→ WHAT IS REQUIRED
Copy out the listing that follows in its entirety, keeping it exactly the same.

[[ PROVIDED RECORDS open ]]

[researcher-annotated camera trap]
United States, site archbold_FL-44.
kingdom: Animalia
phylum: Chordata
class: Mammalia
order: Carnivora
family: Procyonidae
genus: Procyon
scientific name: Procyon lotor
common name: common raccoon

[[ PROVIDED RECORDS closed ]]

→ WRITTEN SOLUTION
[researcher-annotated camera trap]
United States, site archbold_FL-44.
kingdom: Animalia
phylum: Chordata
class: Mammalia
order: Carnivora
family: Procyonidae
genus: Procyon
scientific name: Procyon lotor
common name: common raccoon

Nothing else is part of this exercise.